Thought I would start a thread where I can update without throwing a ton of pictures everywhere.. Soooo here we go.. haha :roll: I am such a picture junkie... :lol: More to come soon!


----------



## PJM (May 7, 2010)

Love the pictures! She's a beauty!


----------



## DexterTheHog (May 22, 2011)

Hahaha i read your caption, if you wanna make it smaller use tinypic.com or upload it to photobucket or picasa and there's a way to shrink it when you get the link for the photo


----------



## Hedgieonboard (Nov 15, 2009)

Great pic


----------



## Tishy Tasha (May 30, 2011)

Haha thank you Dexter.. :lol: I always felt weird having a huge picture that took up almost half the page :roll: 

 Thank you PJM & Hedgieonboard! We all have some stunning hedgie hogs!


----------



## DexterTheHog (May 22, 2011)

Haha no prob,
I love her mask and dark quills! And your little banner with hedgies and hearts! Where ever did you find that? I promise I won't steal it


----------



## Tishy Tasha (May 30, 2011)

DexterTheHog said:


> And your little banner with hedgies and hearts! Where ever did you find that?

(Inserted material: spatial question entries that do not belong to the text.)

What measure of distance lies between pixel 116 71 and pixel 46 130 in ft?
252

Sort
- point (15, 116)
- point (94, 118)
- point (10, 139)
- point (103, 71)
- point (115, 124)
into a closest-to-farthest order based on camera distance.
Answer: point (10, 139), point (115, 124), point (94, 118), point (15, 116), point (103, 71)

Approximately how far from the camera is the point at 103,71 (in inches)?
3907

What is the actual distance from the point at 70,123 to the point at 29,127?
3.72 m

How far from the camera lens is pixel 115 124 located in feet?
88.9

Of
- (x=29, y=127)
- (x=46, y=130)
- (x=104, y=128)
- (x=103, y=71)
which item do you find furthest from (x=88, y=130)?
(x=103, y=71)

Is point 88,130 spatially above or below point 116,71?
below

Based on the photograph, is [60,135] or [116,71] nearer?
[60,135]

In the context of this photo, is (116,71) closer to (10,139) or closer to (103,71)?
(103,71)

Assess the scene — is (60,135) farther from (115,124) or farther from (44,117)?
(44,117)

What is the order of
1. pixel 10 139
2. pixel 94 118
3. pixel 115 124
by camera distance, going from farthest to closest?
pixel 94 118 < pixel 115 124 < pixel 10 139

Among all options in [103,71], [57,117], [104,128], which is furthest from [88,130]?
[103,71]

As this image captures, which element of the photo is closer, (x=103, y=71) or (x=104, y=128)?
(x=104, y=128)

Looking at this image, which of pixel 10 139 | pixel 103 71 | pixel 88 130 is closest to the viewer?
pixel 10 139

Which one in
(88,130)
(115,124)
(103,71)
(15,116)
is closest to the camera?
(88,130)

I promise I won't steal it


Oh you can snag them  .. I just did a search for hedgehog animated gifs and they popped up.. They had a few others.. I think I am going to make my own as well..



DexterTheHog said:


> Haha no prob, I love her mask and dark quills!

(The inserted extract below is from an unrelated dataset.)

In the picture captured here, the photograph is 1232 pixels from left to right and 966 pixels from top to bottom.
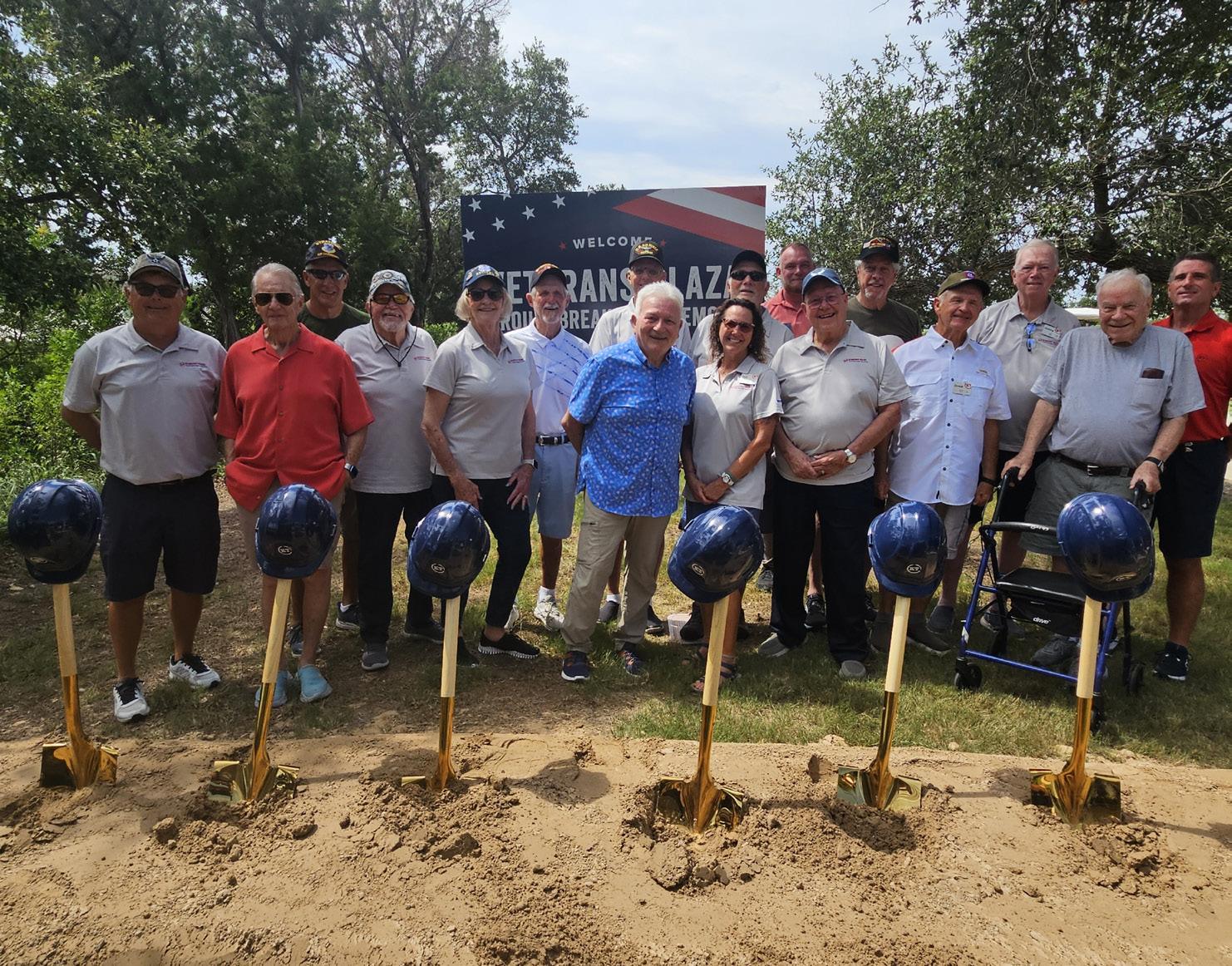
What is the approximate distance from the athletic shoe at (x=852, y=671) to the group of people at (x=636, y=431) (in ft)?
0.12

Awww thank you.. When I seen her, I had to take her home.. I still have yet to find out just exactly what she is because they guy I got her from said she was a Algerian Dark Grey but when I looked at the color guide it seems like she may be a bit more of the Algerian Chocolate because she is a dark chocolate color not so much the dark rust looking type.. Either way, she's my baby and I lubs her lol


----------



## shetland (Sep 2, 2008)

She is gorgeous. I love that dark mask. More pictures!


----------



## Tishy Tasha (May 30, 2011)

Thank you  .. Some of the pictures made her darker but here are a few with her unedited wise


----------



## shetland (Sep 2, 2008)

I just love her!


----------



## Tishy Tasha (May 30, 2011)

Hehe  .. She's my baby! I am so happy to have her.. This Saturday we are building her, her C&C Cage.. I am so excited to do it so that she'll have more room and things to play with. I just want her to be happy & have everything she didn't have upon coming home!


----------



## easyluckyxfreex (Jun 26, 2011)

Awww. She is such a cutie  congrats.


----------



## PJM (May 7, 2010)

I love the new pictures! Especially the ones outside.


----------



## ReginasMommy (Apr 13, 2011)

She's so cute! She looks very sweet


----------